You may remember in August a new nuisance, a small red mixed breed rooster who loved to crow, moved to our front porch. We tried several things to get him to move on to a more distant place so crowing could be our back ground noise and not our trumpet to wake us EVERY hour of the night.
Nothing worked so we became more tolerant. Rooster stayed. We soon found out why he was staying close to us.
There is a bad rooster gang (two roosters) here that likes to strut their stuff...like roosters do. So as with many species of males there is always a contest, who can fight the best, who can crow the loudest and who can rule the roost.
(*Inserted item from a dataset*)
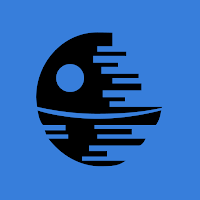 Highground: SWU Life Counter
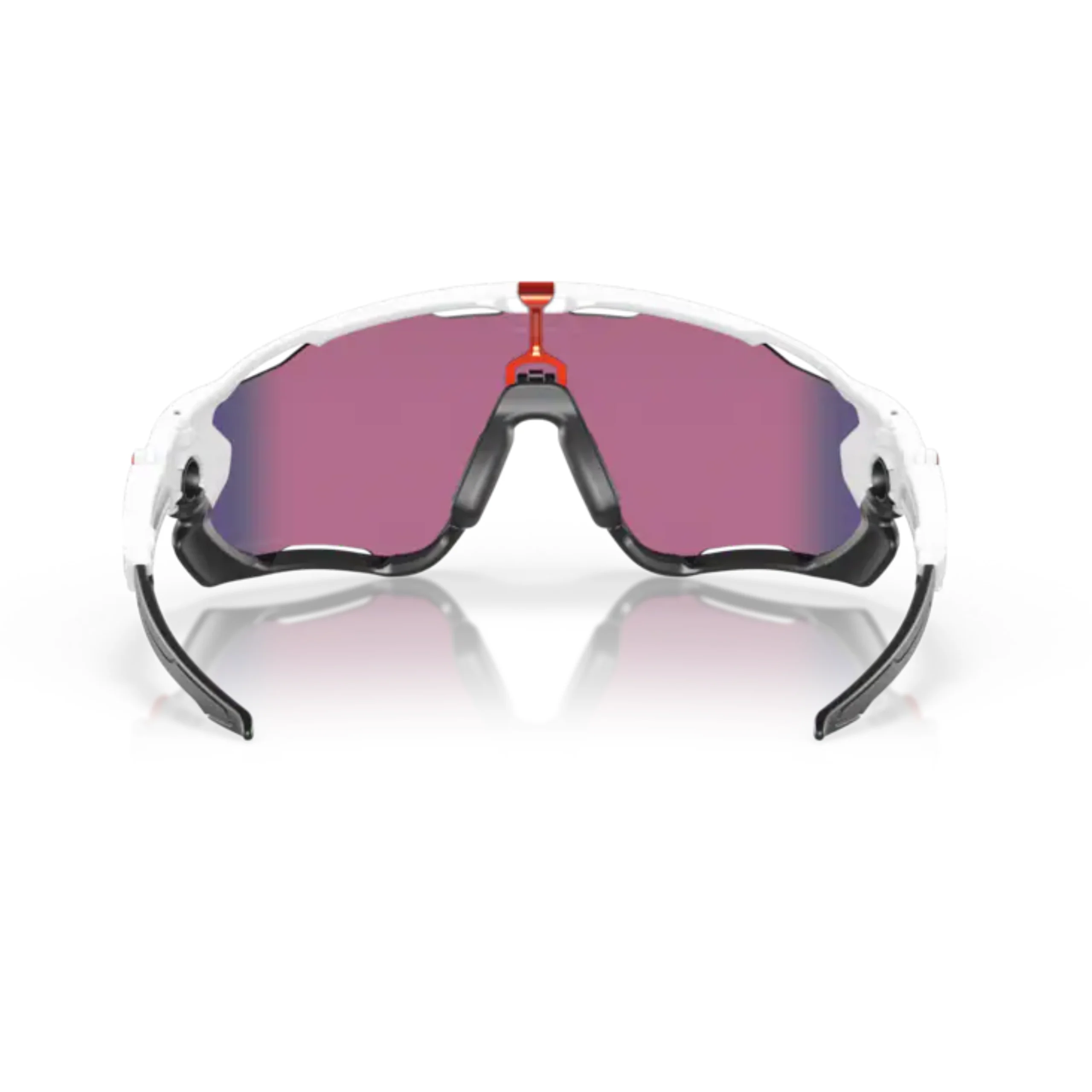Gafas Oakley Jawbreaker Polisehd White Gafas Oakley Jawbreaker Polisehd White - Imagen 6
The Gang has intimidated one rooster so badly, he has chosen a life inside the chicken house with the cats. Our rooster, kindly named Rooster Cogburn by a friend, keeps surviving.
The Rowdy Roosters actively hunt this guy but unkindness is grouped under normal rooster behavior.
One day Hubby saved Rooster from an all out attack by the rogue pair. Later I notice they were sneaking their way back toward Rooster and big bad Pit Bull Bonnie gently herded the bad guys toward their territory. It was a site to behold. Bonnie has never been trained to herd. Like a good farm dog, she recognized a need to protect and gently removed the problem.
Rooster Cogburn is now blind in one eye thanks to these marauders. He survives. One day I rescued him from the Randy Rowdies. RC had tried to escape the inevitable flogging but because of his sight handicap he ran through the spokes of a work cart and could not untangle himself. The Rat Bastard rooster was pecking him and trying to spur him. I ran the other rooster off and gently extracted RC from his entangled condition. He immediately put his head under my arm but was shaking uncontrollably. Despite days and weeks of sleep disturbances, I cuddled and soothed the rooster thinking this could be his final hour.
Once again he surprised me and once again the dogs have surprised me. RC is their pet rooster. The first night of his last attack, the dogs took turns. No one left him alone. First Ki-Anne and Junior lay on the steps below tail to nose keeping a lookout in each direction. As the night cooled, they left and Squiggie took the night shift. He shivered and stayed not a foot away from the rooster who needed him.
When I feed the dogs, I leave a pile of food for RC. You have to show him the pile because he can't see his food but once found he had not lost the ability to peck.
Tonight I checked on him. This is what I found.
Lizzy on Rooster Protection Detail
While RC can no longer see to fly up to roost he has chosen our porch as his safe haven. I try to be grateful for the handy supply of fertilizer. I show him his food by tapping the porch and saying, Chick, chick. RC is learning quickly. Tonight he has watermelon as his dinner treat to celebrate his healing.
Ki-Anne shows for her shift
and Squiggie once again mans the night shift. I do clean the porch every day. Rooster Cogburn is quite the prolific pooper.
This morning he crowed! It doesn't sound as intrusive as it once did. RC will not become dumplings as I had planned a month ago. There is a surprising softness hidden deep with in me that I try not to show too often.
On the other hand I am wondering if I can fit two Rogue roosters in a stew pot.